E.J. Dionne, Jr.’s column in today’s Washington Post on Pres. Obama’s upcoming appearance at Notre Dame is filled with deceptive and misleading statements and presentations of facts.
He leads into his article by suggesting that an article in L’Osservatore Romano, the Vatican’s newspaper, characterizing the president as less than extreme in his abortion politics proves that “[w]e now know that the reaction of right-wing Catholics to Notre Dame’s invitation to President Obama falls into the category of ‘more Catholic than the pope.'”
The implication is that the folks affiliated with Notre Dame protesting the school’s decision to honor Obama aren’t doing so because of a principled stand on the Church’s doctrine regarding life issues, but because they are wingnuts. Without the authority of Church teaching, the conservatives’ case falls apart. Hence Dionne’s subtitle: “Words From Rome Change The Debate on Inviting Obama.”
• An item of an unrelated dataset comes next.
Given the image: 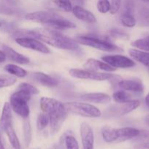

Except for one problem: the L’Osservatore Romano article that paints Obama as a moderate in no way reflects Church teaching or the voice of any Church official. It was written by Giuseppe Fiorentino, a foreign correspondent. L’Osservatore Romano bills itself merely as the “semi-official” newspaper of the Vatican, and doesn’t pretend to express the pope’s teaching.
It is especially disingenuous for Dionne to pass this article off as a statement “from Rome” since the Church hierarchy has, when it has spoken on the issue, clearly and unambiguously condemned Notre Dame’s decision to honor Obama. At last count 70 American bishops, including 4 cardinals, had responded publicly to the Notre Dame situation. All were at least skeptical of Notre Dame’s choice, and many denounced the university officials in strong language. Such a reaction from the American bishops is very unusual, and for Dionne to present a random article by a layman in Rome as representative of the hierarchy in light of the bishops’ response is dishonest.
Among other obfuscations, Dionne also argues that the people objecting to the school honoring Obama are crazed conservatives out of lockstep with the mainstream. He cites Pew Research Center polls that gauge the public’s attitude toward the situation, which show mixed results. He neglects, however, a Rasmussen poll that directly asked the pertinent question, namely whether the university should award an honorary degree to the president. The poll showed that 60% of U.S. Catholics thought that it should not (compared to 25% who thought it shoud), and 52% of Americans overall thought the same thing.
Dionne’s article fell well short of a basic level of journalistic sincerity, and I expect that he will hear from some of the bishops who, unlike a random columnist in Rome, actually speak for the Church. This column is an embarassment for him and the Washington Post.